La prédelle du retable de San Zeno, dans l'exposition Mantegna au Louvre.
Le calvaire est situé, dirait-on, à l'un des sommets du monde : la courbure du globe est visible. Le sol est pâle, convexe et lisse comme le haut d'un crâne gigantesque, conforme à l'étymologie. A l'arrière plan : la ville de Jérusalem et une étrange aiguille de roches brun rouge où le sépulcre est creusé (Le lieu de chaque scène se repère selon ces deux points, tournant, se rapprochant ou s'éloignant).
La pierre et le bois sont les élément constitutifs : ils s'imbriquent sans intermédiaire.
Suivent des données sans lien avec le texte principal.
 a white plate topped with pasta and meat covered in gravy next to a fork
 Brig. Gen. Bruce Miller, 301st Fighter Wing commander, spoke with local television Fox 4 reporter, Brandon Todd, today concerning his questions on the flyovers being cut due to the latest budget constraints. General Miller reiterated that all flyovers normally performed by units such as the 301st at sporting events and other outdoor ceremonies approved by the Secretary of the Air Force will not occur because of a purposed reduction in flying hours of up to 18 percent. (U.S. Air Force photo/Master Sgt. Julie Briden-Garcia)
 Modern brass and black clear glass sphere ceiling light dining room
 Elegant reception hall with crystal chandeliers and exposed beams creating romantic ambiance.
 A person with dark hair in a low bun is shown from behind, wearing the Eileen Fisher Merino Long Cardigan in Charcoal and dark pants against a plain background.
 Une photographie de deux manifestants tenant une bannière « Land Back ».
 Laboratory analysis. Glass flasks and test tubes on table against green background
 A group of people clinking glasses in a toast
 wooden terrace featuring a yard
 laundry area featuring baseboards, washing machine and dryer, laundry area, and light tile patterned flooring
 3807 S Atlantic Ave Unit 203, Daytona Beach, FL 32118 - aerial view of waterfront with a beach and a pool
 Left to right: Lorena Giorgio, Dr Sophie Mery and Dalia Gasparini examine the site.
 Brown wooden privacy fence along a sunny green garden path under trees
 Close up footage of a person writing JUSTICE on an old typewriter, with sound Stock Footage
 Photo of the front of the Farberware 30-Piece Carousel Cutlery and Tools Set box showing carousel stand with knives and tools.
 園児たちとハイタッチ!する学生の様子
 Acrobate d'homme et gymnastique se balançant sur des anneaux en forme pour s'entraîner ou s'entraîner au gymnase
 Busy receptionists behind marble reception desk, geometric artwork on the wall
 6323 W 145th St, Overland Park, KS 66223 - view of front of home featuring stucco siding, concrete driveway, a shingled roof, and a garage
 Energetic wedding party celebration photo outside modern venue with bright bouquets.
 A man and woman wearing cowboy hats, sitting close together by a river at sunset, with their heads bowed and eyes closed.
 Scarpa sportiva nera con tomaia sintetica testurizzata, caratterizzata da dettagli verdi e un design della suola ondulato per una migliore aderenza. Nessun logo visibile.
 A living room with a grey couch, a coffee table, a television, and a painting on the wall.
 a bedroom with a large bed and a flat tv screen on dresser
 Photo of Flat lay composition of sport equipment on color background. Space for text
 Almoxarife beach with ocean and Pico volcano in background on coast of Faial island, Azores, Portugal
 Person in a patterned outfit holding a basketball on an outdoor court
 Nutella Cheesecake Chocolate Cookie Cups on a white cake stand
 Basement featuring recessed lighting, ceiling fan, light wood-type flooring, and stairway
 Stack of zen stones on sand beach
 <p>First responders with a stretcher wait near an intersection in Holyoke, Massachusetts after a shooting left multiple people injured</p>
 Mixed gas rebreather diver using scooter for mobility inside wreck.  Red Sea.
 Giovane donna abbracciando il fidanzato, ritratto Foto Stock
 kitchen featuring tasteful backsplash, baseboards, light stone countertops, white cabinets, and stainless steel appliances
Les croix sont plantées dans la roche (on voit les trous vides où elles s'encastrent) ; elles sont fixées par des coins ou des blocs amoncelés. Dans la Résurrection, les arbustes font éclater la paroi du sépulcre. La pierre se délite comme une bûche qu'on fend. Une même matière, ligneuse et minérale, saisit les choses et les êtres : les plis des robes, les rides creusées, les lèvres ouvertes, les corps raidis.
Dans la Résurrection, un feu embrase la matière. La renfoncement où est placé le tombeau est taillé comme un âtre dans la roche. Le Christ porte la bannière de saint Georges ; derrière lui : un halo de chérubins blancs à sa gauche et rouges à sa droite. De façon inverse, la paroi apparaît blanche de ce côté (car la lumière de l'aube tombe d'aplomb sur la pierre) ; en face, la lueur surnaturelle éclaire le roc latéralement et, rasant la surface fissurée et inégale, fait naître un rougeoiement précieux filé de noir.